Closed cure53 closed 10 years ago
Elements that are affected, for reference: ["body", "caption", "col", "colgroup", "head", "html", "style", "tbody", "td", "template", "tfoot", "th", "thead", "tr", "title"]
(tested in latest Chrome & Firefox)
Also, a disallowed element, e.g. $('<script>')
, will cause an error. It should fail silently.
I think I found a way to cleanly aproach this. Most of the elements above already work, still having trouble with table nodes though. WIP.
While most elements can easily be handled, some cannot because of what browsers do. Look here for example:
doc=document.implementation.createHTMLDocument();
doc.body.innerHTML='1<td>2';
doc.body.outerHTML;
Now the question is, what do we do? I want to avoid crazy HTML stunts that are against what the browser does. But then we risk breaking apps that do crazy stuff like generating single table cells using $('<td>')

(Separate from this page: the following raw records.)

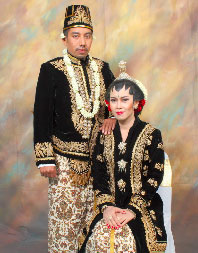 Pesona Pakaian Adat: Pakaian Adat Pngantin Yogyakarta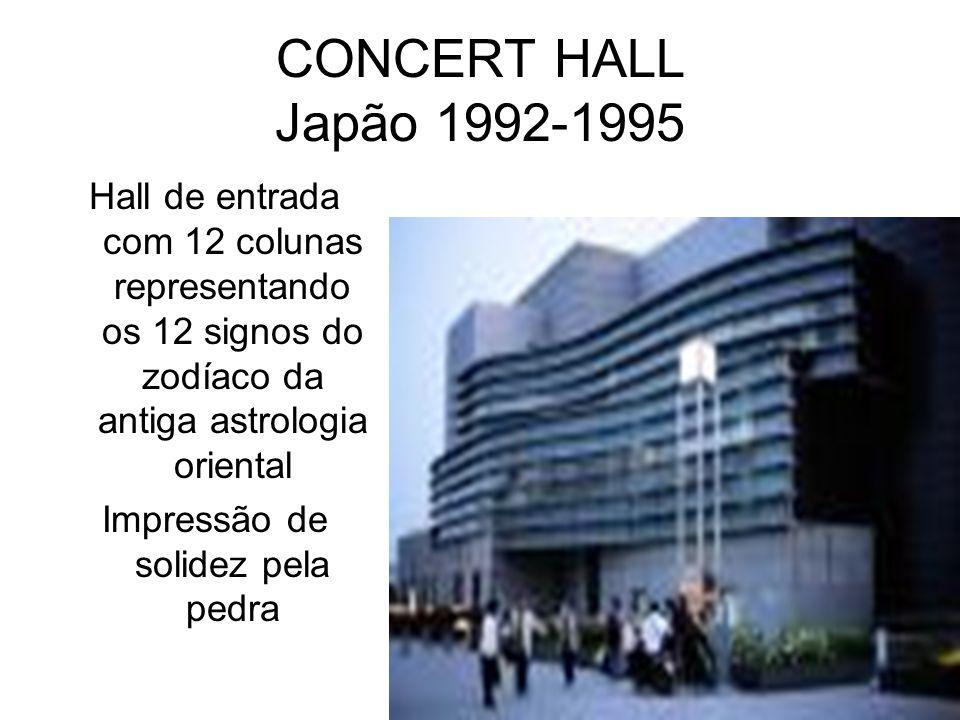CONCERT HALL Japão 1992-1995 Hall de entrada com 12 colunas representando os 12 signos do zodíaco da antiga astrologia oriental Impressão de solidez p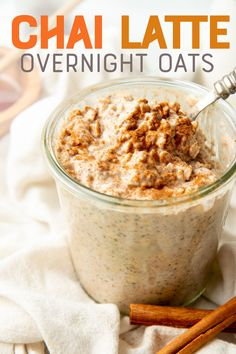 Get all the flavor of a warm cup of chai in an easy grab-and-go breakfast with these Chai Latte Overnight Oats.<br> Get all the flavor of a warm cup of chai in an easy grab-and-go breakfast with t Overnight Oats With Yogurt, Easy Overnight Oats, Raspberry Overnight Oats, Breakfast Desayunos, Grab And Go Breakfast, Mexican Breakfast, Breakfast Sandwiches, Breakfast Cookies, Breakfast Smoothies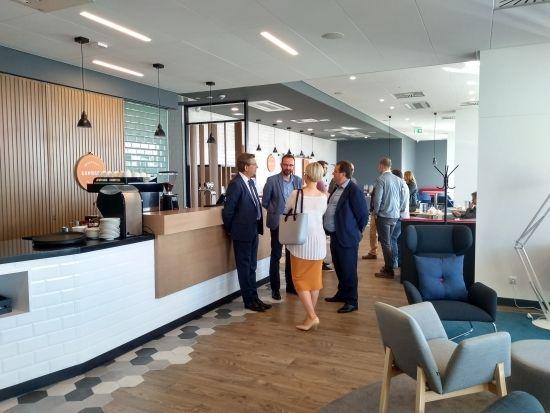 Otwarto nowy hotel w sąsiedztwie Portu Lotniczego Rzeszów-Jasionka [FOTO] - Aktualności Rzeszów - zdj. 10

and alike. What do you think?
My suggestion to tackle this would be: No extra implementation for weird element factory usage. If we start wrapping tags we might make the same mistake as jQuery and risk being vulnerable.
What I can imagine though is the following: Since I know that people like to use the factory for tables, and we cannot do $('<td>')
we might want to use a pre-test. If the string to sanitize only contains al-num or looks like this ^<\w+>$
we might allow it. Sounds reasonable?
Not sure if it would bring some bypasses, but we might take it as a temporary measure. We need others' opinions anyways.
I agree. I would say the bypass potential is low - but let's see. I am mostly scared of chainings ike this:
$('<script>').attr('src','x').attr('async','true')
My tests so far worked fine, closing this one for now.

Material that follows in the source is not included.